12. Si M. A soutient que la décision porte atteinte à sa dignité, il n'assortit cette allégation d'aucune précision. Il ne ressort pas du dossier qu'un retour de l'intéressé dans le pays dont il est le ressortissant et où il a vécu pendant plus de vingt ans serait de nature à porter atteinte à la dignité de sa personne. Il en résulte que le moyen tiré de la méconnaissance des stipulations citées au point précédent, à le supposer soulevé, doit être écarté.

13. Il résulte des motifs exposés aux points 6, 8 et 10 qui précédent que le moyen tiré de l'erreur manifeste d'appréciation des conséquences de la décision fixant le pays de renvoi sur la situation personnelle de M. A doit être écarté.

14. Il résulte de tout ce qui précède que le requérant n'est pas fondé à demander l'annulation de l'arrêté attaqué. Par suite, il ne peut être fait droit aux conclusions à fin d'injonction.

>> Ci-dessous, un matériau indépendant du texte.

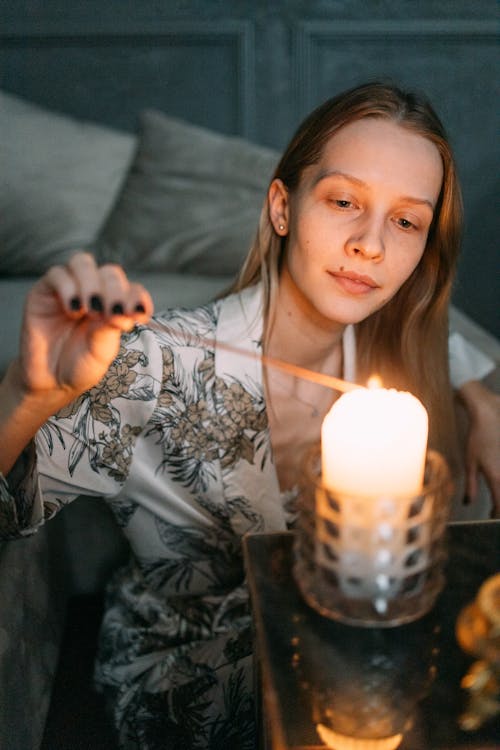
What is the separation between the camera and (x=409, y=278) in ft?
3.92

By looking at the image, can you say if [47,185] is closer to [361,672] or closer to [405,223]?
[405,223]

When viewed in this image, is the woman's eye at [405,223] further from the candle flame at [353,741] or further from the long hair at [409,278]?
the candle flame at [353,741]

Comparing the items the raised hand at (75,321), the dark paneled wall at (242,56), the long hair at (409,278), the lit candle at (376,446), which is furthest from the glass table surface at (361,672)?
the dark paneled wall at (242,56)

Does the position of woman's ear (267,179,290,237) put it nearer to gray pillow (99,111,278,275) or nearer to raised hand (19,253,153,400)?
raised hand (19,253,153,400)

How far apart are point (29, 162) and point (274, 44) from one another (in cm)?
95

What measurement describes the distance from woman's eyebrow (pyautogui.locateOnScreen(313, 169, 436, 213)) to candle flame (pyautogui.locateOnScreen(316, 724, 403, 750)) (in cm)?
67

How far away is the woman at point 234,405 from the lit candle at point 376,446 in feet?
1.22

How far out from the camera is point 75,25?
→ 241 centimetres

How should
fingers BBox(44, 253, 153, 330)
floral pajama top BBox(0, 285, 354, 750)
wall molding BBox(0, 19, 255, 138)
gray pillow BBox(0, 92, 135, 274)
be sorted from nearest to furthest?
fingers BBox(44, 253, 153, 330)
floral pajama top BBox(0, 285, 354, 750)
gray pillow BBox(0, 92, 135, 274)
wall molding BBox(0, 19, 255, 138)

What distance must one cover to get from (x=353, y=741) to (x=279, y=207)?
773 millimetres

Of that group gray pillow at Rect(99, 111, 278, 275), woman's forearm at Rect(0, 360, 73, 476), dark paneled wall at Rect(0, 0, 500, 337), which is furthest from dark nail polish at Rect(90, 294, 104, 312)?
dark paneled wall at Rect(0, 0, 500, 337)

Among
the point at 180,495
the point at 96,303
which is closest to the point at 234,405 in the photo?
the point at 180,495

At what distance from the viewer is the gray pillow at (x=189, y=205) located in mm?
2150

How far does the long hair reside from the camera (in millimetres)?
1021
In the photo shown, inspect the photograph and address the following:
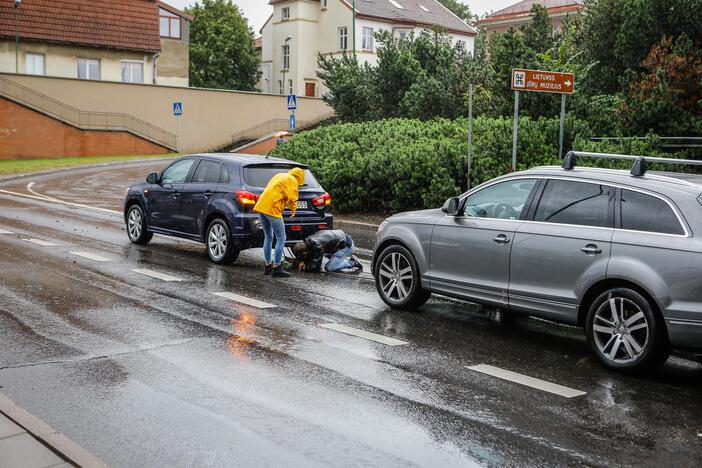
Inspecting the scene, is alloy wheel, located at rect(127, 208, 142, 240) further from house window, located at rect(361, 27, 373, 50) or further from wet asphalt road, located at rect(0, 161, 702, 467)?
house window, located at rect(361, 27, 373, 50)

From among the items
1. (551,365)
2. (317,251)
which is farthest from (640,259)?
(317,251)

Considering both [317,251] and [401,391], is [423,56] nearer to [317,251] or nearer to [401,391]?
[317,251]

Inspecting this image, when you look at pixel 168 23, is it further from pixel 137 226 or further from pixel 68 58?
pixel 137 226

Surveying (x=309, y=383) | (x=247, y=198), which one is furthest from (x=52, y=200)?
(x=309, y=383)

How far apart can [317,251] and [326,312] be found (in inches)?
125

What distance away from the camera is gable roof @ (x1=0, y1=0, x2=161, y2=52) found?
52062 mm

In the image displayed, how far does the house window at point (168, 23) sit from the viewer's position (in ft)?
217

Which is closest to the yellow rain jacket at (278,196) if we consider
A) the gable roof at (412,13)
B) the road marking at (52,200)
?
the road marking at (52,200)

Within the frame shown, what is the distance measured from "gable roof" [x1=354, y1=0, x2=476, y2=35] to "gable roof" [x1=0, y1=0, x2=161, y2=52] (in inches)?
726

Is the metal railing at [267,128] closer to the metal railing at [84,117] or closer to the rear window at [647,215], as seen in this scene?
the metal railing at [84,117]

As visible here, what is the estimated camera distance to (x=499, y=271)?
8305 mm

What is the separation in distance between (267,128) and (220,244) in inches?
1703

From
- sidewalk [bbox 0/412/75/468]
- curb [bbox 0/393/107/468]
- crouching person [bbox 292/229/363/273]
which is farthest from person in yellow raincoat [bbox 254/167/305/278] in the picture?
sidewalk [bbox 0/412/75/468]

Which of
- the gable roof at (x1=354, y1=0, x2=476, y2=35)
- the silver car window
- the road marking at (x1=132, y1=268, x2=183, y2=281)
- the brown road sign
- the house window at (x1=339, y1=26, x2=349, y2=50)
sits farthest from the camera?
the gable roof at (x1=354, y1=0, x2=476, y2=35)
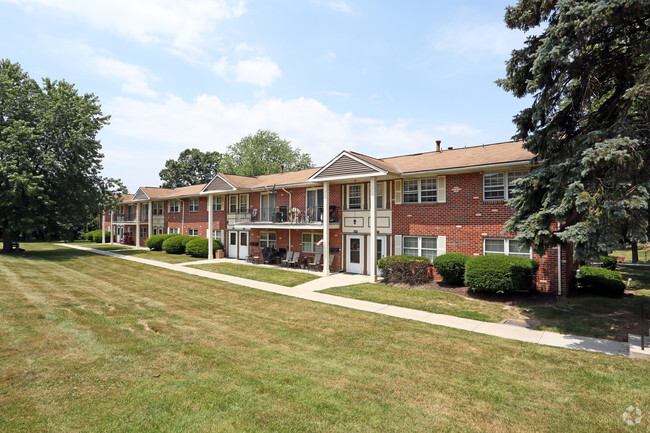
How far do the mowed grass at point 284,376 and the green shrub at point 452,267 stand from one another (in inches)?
206

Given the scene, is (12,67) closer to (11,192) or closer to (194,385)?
(11,192)

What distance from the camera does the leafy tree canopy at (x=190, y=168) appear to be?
69562 mm

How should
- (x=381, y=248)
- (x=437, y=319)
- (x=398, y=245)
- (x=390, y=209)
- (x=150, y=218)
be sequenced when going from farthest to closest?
1. (x=150, y=218)
2. (x=381, y=248)
3. (x=390, y=209)
4. (x=398, y=245)
5. (x=437, y=319)

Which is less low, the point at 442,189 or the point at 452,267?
the point at 442,189

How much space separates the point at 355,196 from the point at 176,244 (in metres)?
17.1

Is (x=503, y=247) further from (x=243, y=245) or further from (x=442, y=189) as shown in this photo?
(x=243, y=245)

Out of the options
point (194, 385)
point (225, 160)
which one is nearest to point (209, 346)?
point (194, 385)

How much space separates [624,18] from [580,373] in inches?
302

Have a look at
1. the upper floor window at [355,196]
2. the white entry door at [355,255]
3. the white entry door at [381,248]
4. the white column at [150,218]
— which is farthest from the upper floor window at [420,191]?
the white column at [150,218]

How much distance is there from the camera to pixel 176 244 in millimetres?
27594

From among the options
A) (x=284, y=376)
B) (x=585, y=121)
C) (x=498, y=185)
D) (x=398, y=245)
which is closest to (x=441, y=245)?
(x=398, y=245)

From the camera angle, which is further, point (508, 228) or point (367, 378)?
point (508, 228)

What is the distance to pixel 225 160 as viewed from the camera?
6034 centimetres

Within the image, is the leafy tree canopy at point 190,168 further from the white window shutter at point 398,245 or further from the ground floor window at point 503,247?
the ground floor window at point 503,247
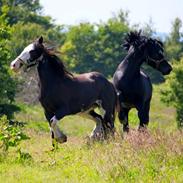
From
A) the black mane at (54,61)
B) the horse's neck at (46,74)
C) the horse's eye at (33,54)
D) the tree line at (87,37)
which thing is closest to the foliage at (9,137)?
the horse's neck at (46,74)

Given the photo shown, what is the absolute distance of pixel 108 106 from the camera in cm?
1373

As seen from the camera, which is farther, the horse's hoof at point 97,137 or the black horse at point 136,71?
the black horse at point 136,71

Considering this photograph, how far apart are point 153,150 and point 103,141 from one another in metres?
2.23

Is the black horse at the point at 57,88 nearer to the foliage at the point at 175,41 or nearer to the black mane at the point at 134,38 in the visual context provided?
the black mane at the point at 134,38

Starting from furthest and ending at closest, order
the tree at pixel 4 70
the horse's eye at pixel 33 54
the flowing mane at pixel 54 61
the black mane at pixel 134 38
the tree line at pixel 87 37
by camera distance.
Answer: the tree line at pixel 87 37, the tree at pixel 4 70, the black mane at pixel 134 38, the flowing mane at pixel 54 61, the horse's eye at pixel 33 54

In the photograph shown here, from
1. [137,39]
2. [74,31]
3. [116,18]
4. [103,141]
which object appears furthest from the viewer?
[116,18]

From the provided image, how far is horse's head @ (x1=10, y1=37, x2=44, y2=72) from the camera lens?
12.0 m

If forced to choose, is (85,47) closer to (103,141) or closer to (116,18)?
(116,18)

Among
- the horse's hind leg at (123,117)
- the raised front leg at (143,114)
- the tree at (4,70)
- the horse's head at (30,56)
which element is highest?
the horse's head at (30,56)

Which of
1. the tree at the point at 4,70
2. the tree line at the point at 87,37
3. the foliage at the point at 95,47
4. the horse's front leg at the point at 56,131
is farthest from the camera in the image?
the foliage at the point at 95,47

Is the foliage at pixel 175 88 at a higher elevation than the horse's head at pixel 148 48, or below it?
below

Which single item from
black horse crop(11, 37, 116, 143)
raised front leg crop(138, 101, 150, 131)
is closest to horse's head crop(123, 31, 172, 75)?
raised front leg crop(138, 101, 150, 131)

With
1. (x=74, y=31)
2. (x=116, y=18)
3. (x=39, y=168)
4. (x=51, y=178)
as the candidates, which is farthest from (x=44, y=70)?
(x=116, y=18)

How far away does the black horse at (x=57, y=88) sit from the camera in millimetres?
12039
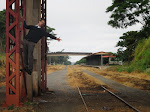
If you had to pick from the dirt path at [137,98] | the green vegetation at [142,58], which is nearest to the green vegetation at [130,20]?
the green vegetation at [142,58]

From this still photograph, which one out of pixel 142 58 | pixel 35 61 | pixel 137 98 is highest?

15. Les dispositions de l'article 37 de la loi du 10 juillet 1991 font obstacle à ce que soit mis à la charge de l'Etat, qui n'est pas dans la présente instance la partie perdante, le versement d'une somme à ce titre.

D É C I D E :

Article 1er : La requête de M. A est rejetée.

Article 2 : Le présent jugement sera notifié à M. C A, au préfet de la Sarthe et à Me Elise Wozniak.

Délibéré après l'audience du 17 janvier 2023, à laquelle siégeaient :

M. B de Baleine, président,

Mme Thomas, première conseillère,

Mme Milin, première conseillère.

Rendu public par mise à disposition au greffe le 31 janvier 2023.

Le président-rapporteur,

A. B DE BALEINEL'assesseure la plus ancienne

dans l'ordre du tableau,

S. THOMAS

La greffière,

L. LÉCUYER

La République mande et ordonne au préfet de la Sarthe en ce qui le concerne ou à tous commissaires de justice à ce requis en ce qui concerne les voies de droit commun contre les parties privées, de pourvoir à l'exécution de la présente décision.